65th ISI World Statistics Congress 2025

65th ISI World Statistics Congress 2025

Automated Coding Approaches Using Machine Learning in the U.S. Consumer Expenditure Diary Survey

Conference

65th ISI World Statistics Congress 2025

Format: IPS Abstract - WSC 2025

Keywords: household_expenditures, machine learning

Abstract

The U.S. Bureau of Labor Statistics provides data on expenditures, income, and demographic characteristics of consumers in the United States. Data are collected by the U.S. Census on behalf of BLS through two surveys: the Interview Survey, which captures major and/or recurring items, via a computer assisted personal interview (CAPI) instrument, and the Diary Survey for more minor or frequently purchased items via a respondent self-administered diary.
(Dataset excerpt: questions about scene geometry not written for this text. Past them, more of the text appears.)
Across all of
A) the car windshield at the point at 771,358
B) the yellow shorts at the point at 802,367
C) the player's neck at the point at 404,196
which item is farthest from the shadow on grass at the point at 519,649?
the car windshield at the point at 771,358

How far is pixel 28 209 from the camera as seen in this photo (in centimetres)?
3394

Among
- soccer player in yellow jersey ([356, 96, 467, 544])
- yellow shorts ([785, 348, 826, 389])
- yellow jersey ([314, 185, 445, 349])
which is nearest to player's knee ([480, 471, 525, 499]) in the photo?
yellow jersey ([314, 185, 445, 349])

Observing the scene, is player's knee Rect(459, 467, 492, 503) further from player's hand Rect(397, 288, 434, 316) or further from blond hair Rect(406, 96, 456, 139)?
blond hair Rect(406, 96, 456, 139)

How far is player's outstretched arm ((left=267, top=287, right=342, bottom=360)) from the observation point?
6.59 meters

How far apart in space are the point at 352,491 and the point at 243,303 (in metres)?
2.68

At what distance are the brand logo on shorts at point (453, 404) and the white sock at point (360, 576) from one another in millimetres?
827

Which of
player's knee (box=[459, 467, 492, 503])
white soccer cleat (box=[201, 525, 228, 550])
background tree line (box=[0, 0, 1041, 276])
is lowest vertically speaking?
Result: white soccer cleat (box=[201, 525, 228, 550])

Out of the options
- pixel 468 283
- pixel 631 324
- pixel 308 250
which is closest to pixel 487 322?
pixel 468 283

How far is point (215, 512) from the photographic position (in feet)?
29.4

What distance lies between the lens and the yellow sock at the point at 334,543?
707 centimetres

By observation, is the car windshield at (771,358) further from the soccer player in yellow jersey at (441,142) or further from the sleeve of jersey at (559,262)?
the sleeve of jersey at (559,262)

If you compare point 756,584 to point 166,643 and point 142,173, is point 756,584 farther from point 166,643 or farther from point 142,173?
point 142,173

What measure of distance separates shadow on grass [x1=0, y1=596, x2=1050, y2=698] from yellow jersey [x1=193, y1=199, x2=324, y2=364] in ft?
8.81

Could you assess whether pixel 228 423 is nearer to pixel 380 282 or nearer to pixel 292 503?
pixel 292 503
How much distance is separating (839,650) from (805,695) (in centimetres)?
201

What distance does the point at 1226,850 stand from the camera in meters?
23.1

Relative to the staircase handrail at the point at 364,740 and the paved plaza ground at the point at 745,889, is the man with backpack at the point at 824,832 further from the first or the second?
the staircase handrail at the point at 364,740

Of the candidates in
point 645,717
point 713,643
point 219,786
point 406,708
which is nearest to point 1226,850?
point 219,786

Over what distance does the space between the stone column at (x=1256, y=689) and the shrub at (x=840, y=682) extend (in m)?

Diary Survey expenditures are described by respondents through free-form text.

The volume of CE Diary Survey expenditures collected each month is approximately 30,000 records. Historically, the process by which the expenditure entries are labeled and grouped into appropriate expenditure categories, known as item codes, involves two agencies, two item code structures, and multiple layers of manual review and decisioning. The CE Diary Autocoder, launched in 2024, applies a Natural Language Processing approach to classifying diary entries into item codes, significantly reducing processing time and costs.

This presentation will show how free-form text in a respondent diary ladders up to item codes through illustrative examples, describe the methods which comprise the CE Diary Autocoder, explain how human intervention factors into the automated process, and summarize high-level results.